PROBLEM REQUIREMENTS ▸ Note how many lines of the material that follows include the string "Modern", and state only that number.

[Start of Attachment]

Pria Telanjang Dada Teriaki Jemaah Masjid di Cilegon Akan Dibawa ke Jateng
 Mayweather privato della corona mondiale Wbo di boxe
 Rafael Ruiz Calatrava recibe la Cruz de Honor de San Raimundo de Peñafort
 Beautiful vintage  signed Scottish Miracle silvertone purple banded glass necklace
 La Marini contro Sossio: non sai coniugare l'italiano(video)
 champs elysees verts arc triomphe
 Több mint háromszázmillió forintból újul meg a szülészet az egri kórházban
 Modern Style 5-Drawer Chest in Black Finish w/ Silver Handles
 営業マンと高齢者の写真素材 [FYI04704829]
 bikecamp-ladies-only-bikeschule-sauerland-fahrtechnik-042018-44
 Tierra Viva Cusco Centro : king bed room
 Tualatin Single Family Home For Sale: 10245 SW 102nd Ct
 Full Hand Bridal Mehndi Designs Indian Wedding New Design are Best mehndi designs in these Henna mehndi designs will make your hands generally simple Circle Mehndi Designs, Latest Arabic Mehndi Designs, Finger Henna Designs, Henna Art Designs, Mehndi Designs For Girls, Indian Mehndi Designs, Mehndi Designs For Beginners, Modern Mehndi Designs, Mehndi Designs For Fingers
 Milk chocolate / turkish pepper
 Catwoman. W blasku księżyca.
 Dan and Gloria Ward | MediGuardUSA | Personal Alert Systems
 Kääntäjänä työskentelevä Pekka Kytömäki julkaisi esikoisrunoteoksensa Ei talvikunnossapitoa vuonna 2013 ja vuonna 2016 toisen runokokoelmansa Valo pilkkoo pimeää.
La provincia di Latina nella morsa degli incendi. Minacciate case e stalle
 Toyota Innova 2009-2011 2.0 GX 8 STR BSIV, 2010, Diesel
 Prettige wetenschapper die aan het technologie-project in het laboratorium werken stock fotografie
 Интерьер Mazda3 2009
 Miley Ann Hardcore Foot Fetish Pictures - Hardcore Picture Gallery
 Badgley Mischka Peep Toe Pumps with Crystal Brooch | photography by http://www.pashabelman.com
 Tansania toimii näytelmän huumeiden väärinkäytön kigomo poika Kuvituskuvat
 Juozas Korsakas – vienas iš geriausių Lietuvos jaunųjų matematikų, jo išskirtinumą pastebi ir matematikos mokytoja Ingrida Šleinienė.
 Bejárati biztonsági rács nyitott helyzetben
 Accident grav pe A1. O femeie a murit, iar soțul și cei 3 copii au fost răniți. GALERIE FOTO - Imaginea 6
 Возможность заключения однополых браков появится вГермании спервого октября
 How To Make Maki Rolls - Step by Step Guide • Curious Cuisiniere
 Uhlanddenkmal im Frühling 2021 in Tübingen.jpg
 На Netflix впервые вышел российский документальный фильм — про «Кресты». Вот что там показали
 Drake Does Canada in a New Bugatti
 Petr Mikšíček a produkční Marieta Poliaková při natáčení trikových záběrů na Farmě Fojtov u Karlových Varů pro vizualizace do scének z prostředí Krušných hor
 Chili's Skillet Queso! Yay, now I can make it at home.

[End of Attachment]

RESPONSE TO THIS TASK ▸ 2